BRIEF DESCRIPTION OF THE DRAWINGS
[0027] FIG. 1 is a cross-sectional view showing a first embodiment
of this invention.
[0028] FIG. 2 is a cross-sectional view showing an example of a gas
diffusion plate clamping mechanism of this invention.
[0029] FIGS. 3-5, 7-8 show a cross-sectional view of an example of
gas ejection mechanism.
[0030] FIG. 6 is a cross-sectional view showing a second embodiment
of this invention.
[0031] FIG. 9 is a cross-sectional view showing a third embodiment
of this invention.
[0032] FIG. 10 is a sectional-sectional view showing a fourth
embodiment of this invention.
[0033] FIG. 11 is a cross-sectional view showing a gas ejection
mechanism of the conventional etching apparatus.
[0034] In these drawings, numeral 1 denotes a process chamber; 2, a
gas ejection mechanisms (opposite electrode); 3, a frame member; 4,
a gas diffusion mechanism (a gas diffusion space); 4a, a gas
diffusion plate; 5, cooling jacket; 5a, a gas passage; 5b, a
coolant channel: 6, a gas diffusion plate; 6a, a gas outlet; 7, a
substrate holding electrode (substrate holding mechanism); 8, a
coolant channel; 9, an electrostatic chuck; 10, a gas introduction
pipe; 11, a second gas diffusion mechanism (a second gas diffusion
space); 12a, 12b, an insulator; 13, a valve; 14, 15; a high
frequency power source; 17, a DC power source; 19, an ejector pin;
21, a bellows; 22, a gas supply system; 24, an annular fastener;
25, a screw; 26, heat conductive sheet; 27, an electrostatic chuck;
27a, a dipole electrode; 29, ruggedness; 31, a gas branch groove
(passage); 32, a heating mechanism; 32b, 33. a heater; 40,
substrate; 41, 43 O-ring; 42, passage; 44, connecting member, 45,
pressure gauge; and 46, insulator.
DETAILED DESCRIPTION OF THE PREFERRED EMBODIMENTS
[0035] The preferred embodiments of this invention will be
explained with reference to drawings.
[0036] An etching apparatus, one of surface processing apparatuses
of this invention, is explained below as the first embodiment.
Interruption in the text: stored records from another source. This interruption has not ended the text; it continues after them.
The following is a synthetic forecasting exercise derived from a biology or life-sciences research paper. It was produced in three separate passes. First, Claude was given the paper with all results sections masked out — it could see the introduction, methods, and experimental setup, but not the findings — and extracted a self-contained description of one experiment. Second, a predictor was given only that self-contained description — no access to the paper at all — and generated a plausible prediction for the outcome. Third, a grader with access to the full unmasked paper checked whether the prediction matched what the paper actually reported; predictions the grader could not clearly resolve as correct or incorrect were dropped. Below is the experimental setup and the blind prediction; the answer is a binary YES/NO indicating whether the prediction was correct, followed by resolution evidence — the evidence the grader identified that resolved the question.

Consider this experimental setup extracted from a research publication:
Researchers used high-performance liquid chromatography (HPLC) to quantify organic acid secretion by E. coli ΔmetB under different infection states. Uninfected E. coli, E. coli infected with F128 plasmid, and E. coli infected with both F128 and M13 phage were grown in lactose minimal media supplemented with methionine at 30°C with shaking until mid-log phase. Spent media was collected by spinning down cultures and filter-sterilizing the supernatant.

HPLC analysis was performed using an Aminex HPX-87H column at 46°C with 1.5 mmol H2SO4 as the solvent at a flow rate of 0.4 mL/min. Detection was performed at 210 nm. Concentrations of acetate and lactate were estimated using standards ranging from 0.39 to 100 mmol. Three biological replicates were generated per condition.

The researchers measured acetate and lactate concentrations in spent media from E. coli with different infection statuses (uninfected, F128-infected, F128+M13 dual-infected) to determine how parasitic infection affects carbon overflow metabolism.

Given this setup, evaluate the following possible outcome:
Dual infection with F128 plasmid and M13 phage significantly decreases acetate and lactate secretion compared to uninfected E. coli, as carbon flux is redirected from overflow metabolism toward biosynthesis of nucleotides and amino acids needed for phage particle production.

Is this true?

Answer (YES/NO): NO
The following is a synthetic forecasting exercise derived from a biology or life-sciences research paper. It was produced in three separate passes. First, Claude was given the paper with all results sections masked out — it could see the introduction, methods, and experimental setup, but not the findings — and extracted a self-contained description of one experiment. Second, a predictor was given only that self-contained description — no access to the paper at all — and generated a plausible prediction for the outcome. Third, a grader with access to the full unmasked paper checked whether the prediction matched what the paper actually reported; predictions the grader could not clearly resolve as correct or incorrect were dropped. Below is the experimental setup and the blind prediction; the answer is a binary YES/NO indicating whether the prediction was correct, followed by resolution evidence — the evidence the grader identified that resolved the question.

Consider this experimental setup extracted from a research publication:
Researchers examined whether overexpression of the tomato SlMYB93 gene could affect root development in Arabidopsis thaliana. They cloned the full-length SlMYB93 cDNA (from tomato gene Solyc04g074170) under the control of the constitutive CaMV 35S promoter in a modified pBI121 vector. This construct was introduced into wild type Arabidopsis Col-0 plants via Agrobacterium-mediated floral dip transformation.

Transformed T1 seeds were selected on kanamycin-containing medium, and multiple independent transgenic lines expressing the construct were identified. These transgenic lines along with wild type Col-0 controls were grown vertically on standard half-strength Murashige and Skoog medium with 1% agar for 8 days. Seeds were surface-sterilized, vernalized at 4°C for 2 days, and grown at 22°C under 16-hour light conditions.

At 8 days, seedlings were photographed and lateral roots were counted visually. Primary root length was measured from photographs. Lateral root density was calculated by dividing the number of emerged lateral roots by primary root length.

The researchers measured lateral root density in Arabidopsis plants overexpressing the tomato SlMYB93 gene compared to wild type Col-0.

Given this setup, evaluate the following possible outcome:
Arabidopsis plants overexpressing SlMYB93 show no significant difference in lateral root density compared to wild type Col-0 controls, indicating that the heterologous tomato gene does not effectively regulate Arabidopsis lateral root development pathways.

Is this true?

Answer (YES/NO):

FIG.
1 is a cross sectional view showing an example of etching
apparatuses of this invention, which carries out the etching
processing on a substrate by ejecting a process gas toward the
substrate from a gas ejection mechanism and supplying high
frequency electric power to the gas ejection mechanism to generate
plasma. That is, in this embodiment, the gas ejection mechanism
plays a role of an opposite electrode, which is arranged facing a
substrate holding electrode.
[0037] As shown in FIG. 1, opposite electrode (gas ejection
mechanism) 2 and substrate holding electrode (substrate holding
mechanism) 7 which holds a substrate 40 are arranged facing each
other in a process chamber 1, and are fixed to the process chamber
1 through insulators 12a and 12b, respectively.
[0038] The process chamber is connected with an exhaust means (not
illustrated) through a valve 13. The opposite electrode 2 is
connected with a first high frequency power source 14 for
generating plasma as well as with a gas supply means 22 which is
composed of a gas cylinder, a mass flow controller, a stop valve
and the like through a gas introduction pipe 10.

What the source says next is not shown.